So the original Tor project cofounder, Nick Mathewson, was quoted saying: "The Tor network is not going to give you any way to learn about an onion address you don't already know." And then, finally, this next generation of hidden services will also be switching from using 1,024-bit RSA encryption keys to shorter, but tougher-to-crack, and of course my favorite, the ED25519 elliptic curve, the behavior of which is what enabled the whole SQRL concept in the beginning. And of course we're seeing this thing really taking over the industry in the last few years because it offers so many benefits.
So these changes, of course, mean that the hidden service URLs will change, too. They're expanded from 16 characters, as they are currently, to 50, five zero. But Nick argues that that change doesn't affect the dark web addresses' usability since 16-character gibberish is already too long to memorize. So they will be 50 characters - substantially longer, but substantially more secure - and use a technology that prevents, essentially, any form of discovery of the existence of these hidden services.
And the plan is that - oh, and in fact I think it was Nick himself who maintains an open family wiki and an open family calendar as a Tor hidden service. And all of the members of his family know the secret address and are able to easily and freely publicly share it. There's no password on that server because only members of his family are able to get to it. So an interesting idea. It'll be fun to see this happen. And I'm sure we'll be talking about this later in the year as this thing gets deployed.
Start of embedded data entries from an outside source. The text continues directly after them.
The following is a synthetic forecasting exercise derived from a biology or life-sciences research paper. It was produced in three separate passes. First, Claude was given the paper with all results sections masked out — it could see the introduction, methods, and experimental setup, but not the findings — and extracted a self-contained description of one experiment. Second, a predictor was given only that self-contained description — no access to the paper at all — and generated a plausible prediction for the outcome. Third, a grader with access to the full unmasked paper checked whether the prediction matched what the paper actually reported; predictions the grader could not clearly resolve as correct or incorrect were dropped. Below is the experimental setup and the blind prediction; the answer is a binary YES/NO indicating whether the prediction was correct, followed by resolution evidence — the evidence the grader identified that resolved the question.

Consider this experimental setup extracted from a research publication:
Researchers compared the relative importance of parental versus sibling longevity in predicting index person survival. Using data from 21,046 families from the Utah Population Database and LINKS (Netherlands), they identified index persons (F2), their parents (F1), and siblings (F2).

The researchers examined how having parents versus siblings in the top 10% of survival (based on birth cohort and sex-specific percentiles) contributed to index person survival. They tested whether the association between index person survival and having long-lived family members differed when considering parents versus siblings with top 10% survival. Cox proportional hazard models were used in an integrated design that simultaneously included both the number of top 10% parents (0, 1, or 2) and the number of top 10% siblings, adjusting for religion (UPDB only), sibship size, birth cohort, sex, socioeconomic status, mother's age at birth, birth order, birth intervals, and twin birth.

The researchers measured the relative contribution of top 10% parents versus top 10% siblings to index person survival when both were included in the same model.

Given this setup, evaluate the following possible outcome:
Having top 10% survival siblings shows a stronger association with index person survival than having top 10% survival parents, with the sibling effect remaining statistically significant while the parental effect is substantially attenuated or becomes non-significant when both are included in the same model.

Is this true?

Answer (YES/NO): NO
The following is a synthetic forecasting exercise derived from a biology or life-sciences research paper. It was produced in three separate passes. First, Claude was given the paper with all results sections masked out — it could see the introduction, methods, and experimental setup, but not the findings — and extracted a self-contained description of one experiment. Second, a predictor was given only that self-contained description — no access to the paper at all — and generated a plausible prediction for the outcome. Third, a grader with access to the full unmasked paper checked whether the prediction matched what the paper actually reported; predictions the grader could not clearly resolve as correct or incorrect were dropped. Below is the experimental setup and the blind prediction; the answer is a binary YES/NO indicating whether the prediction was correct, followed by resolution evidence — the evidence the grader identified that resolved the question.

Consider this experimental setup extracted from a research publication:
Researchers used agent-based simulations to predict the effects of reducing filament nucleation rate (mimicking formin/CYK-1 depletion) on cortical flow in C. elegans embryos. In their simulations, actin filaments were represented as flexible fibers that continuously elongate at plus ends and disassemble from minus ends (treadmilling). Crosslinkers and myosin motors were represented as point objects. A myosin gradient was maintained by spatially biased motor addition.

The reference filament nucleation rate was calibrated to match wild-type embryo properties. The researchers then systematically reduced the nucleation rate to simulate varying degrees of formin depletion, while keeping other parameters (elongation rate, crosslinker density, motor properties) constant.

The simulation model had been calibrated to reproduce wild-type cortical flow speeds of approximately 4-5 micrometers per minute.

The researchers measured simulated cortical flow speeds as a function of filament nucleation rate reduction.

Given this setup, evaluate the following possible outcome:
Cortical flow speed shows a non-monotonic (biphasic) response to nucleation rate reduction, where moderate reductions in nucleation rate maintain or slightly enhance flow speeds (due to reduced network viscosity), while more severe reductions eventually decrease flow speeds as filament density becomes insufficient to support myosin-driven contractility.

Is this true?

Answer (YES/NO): YES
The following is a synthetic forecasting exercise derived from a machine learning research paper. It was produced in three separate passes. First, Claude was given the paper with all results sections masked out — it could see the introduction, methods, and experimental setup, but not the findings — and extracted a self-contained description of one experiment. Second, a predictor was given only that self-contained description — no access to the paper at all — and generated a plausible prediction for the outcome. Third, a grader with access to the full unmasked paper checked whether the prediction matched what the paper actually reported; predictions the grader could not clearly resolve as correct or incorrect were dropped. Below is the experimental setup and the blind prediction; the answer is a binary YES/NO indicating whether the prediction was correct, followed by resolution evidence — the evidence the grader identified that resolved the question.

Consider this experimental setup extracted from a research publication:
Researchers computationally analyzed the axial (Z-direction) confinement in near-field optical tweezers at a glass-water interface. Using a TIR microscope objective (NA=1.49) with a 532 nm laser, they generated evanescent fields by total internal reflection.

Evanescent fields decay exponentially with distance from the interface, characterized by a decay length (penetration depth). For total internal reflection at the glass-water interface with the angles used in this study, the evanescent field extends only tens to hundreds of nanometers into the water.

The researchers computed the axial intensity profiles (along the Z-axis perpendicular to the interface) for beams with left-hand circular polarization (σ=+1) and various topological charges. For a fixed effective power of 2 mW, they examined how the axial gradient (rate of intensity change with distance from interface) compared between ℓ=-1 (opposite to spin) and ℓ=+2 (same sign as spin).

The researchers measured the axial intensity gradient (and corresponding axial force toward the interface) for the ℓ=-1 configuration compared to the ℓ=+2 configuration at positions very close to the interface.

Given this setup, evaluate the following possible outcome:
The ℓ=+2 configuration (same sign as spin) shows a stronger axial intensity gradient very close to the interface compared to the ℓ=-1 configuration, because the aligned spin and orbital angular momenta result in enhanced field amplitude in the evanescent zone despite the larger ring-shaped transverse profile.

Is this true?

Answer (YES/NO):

Okay. Now, there isn't much to say in detail, but just I was caught off guard by the fact that such a thing exists. China has actually put into orbit, it exists, it's called the Mozi, I think it is, M-O-Z-I. It is an operating proof-of-concept quantum satellite, which is now operational. So quantum entanglement is interesting, and I'm not going to get into the details because I'm not qualified. I'm not a quantum physicist. And there's more that I could say. But the concept is it is possible to produce a pair of photons. And it actually applies to things other than photons, as well. But photons are easy because they're particles of light. So you can produce a pair of photons which are entangled, as the term is, at the quantum level.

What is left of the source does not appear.